- [Exercise]: Update the listing below by replacing every occurrence of "grassy hill" with "grass-covered hill" and leaving all other text unchanged. Leave the pictures out of your output.

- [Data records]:
• • • • • • •
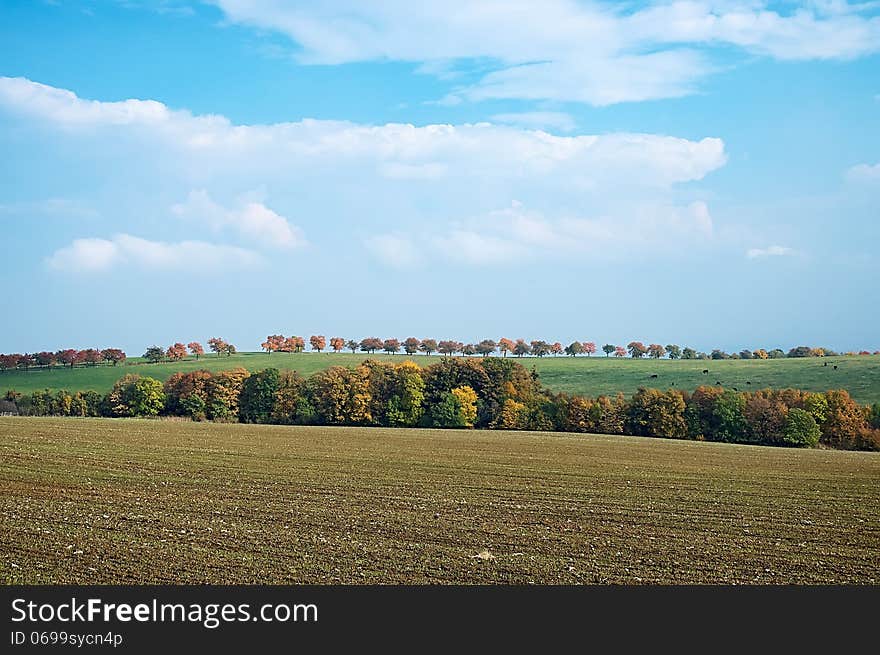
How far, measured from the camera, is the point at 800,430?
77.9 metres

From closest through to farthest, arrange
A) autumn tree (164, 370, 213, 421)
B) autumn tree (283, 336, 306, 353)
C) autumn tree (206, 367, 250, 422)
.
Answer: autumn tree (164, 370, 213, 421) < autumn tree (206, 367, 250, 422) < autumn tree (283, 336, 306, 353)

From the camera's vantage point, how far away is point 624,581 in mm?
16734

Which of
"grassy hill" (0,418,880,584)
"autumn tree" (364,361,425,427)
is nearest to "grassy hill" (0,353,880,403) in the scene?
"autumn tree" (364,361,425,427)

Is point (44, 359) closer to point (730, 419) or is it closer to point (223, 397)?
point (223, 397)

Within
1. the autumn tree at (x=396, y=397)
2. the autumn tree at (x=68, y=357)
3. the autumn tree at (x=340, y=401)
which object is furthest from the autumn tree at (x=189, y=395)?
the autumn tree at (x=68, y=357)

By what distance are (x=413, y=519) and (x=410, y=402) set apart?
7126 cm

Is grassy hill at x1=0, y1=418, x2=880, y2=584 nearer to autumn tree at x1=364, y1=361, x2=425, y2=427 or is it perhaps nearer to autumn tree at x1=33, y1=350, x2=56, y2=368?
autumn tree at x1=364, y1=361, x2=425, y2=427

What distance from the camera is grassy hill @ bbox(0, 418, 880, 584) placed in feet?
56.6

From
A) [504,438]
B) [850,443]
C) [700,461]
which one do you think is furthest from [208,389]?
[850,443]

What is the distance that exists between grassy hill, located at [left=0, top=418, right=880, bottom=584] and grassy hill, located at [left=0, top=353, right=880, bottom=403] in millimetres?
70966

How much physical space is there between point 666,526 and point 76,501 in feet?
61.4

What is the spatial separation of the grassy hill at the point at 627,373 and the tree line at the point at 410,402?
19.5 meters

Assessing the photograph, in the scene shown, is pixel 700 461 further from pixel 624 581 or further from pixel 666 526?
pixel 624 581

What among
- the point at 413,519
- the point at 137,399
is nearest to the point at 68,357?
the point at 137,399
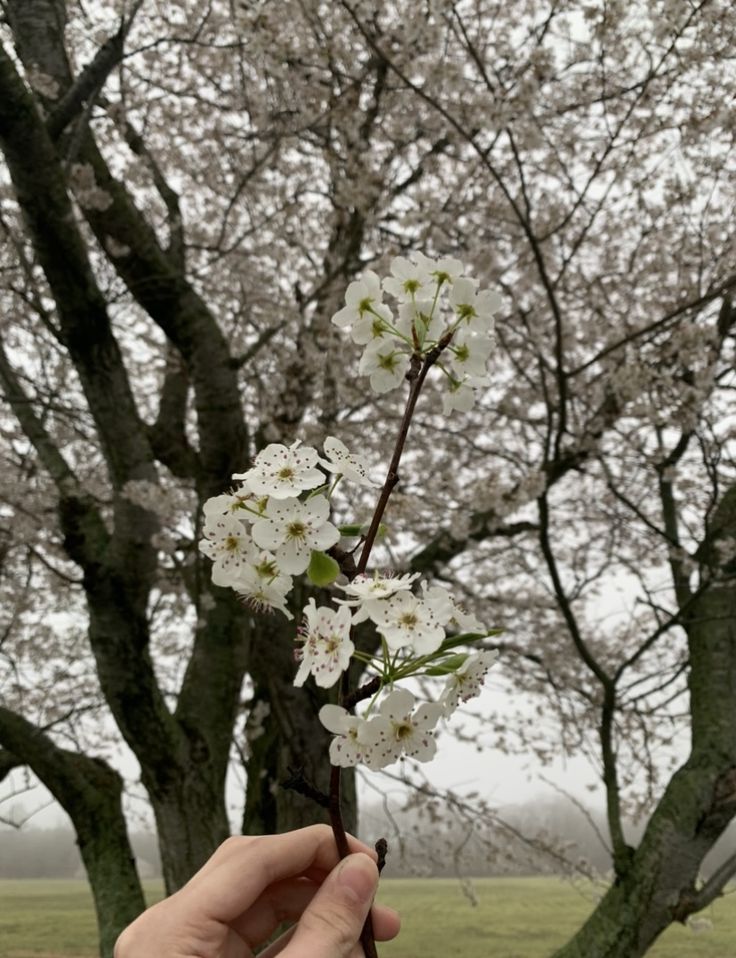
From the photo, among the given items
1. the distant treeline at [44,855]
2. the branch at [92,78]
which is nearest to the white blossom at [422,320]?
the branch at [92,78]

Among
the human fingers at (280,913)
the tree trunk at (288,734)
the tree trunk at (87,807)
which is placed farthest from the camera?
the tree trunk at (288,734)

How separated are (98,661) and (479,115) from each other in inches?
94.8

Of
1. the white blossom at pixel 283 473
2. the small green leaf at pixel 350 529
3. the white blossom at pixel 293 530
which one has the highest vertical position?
• • • • • • •
- [Solution for this exercise]:
How far, measured from the camera, is the point at 800,430?
77.9 metres

From closest through to farthest, arrange
A) autumn tree (164, 370, 213, 421)
B) autumn tree (283, 336, 306, 353)
C) autumn tree (206, 367, 250, 422)
.
Answer: autumn tree (164, 370, 213, 421) < autumn tree (206, 367, 250, 422) < autumn tree (283, 336, 306, 353)

From the camera's vantage point, how far away is point 624,581 in mm?
16734

Which of
"grass-covered hill" (0,418,880,584)
"autumn tree" (364,361,425,427)
is nearest to "grass-covered hill" (0,353,880,403) in the scene?
"autumn tree" (364,361,425,427)

Is point (44, 359) closer to point (730, 419) or is it closer to point (223, 397)?
point (223, 397)

Within
1. the autumn tree at (x=396, y=397)
2. the autumn tree at (x=68, y=357)
3. the autumn tree at (x=340, y=401)
which object is furthest from the autumn tree at (x=189, y=395)?
the autumn tree at (x=68, y=357)

By what distance are (x=413, y=519) and (x=410, y=402) set apart?
7126 cm

Is grass-covered hill at x1=0, y1=418, x2=880, y2=584 nearer to autumn tree at x1=364, y1=361, x2=425, y2=427 or is it perhaps nearer to autumn tree at x1=33, y1=350, x2=56, y2=368?
autumn tree at x1=364, y1=361, x2=425, y2=427

What distance from the camera is grass-covered hill @ bbox(0, 418, 880, 584) placed in feet?
56.6

From
A) [504,438]
B) [850,443]
C) [700,461]
which one do you think is furthest from [208,389]?
[850,443]

What is the distance that exists between grass-covered hill, located at [left=0, top=418, right=880, bottom=584] and grass-covered hill, located at [left=0, top=353, right=880, bottom=403] in millimetres?
70966

How much physical space is there between point 666,526 and point 76,501 in feet?
61.4

What is the spatial separation of the grass-covered hill at the point at 627,373 and the tree line at the point at 410,402?
19.5 meters

Assessing the photograph, in the scene shown, is pixel 700 461 further from pixel 624 581 or further from pixel 666 526?
pixel 624 581

What among
- the point at 413,519
- the point at 137,399
is nearest to the point at 68,357?
the point at 137,399
From the photo, among the given items
1. the distant treeline at [44,855]
2. the branch at [92,78]
which is nearest to the white blossom at [422,320]?
the branch at [92,78]

Among
the human fingers at (280,913)
the tree trunk at (288,734)
the tree trunk at (87,807)
which is placed farthest from the camera?
the tree trunk at (288,734)

How separated are (98,661) and (479,115) from each other in inches?
94.8

Of
1. the white blossom at pixel 283 473
2. the small green leaf at pixel 350 529
3. the white blossom at pixel 293 530
which one has the highest vertical position?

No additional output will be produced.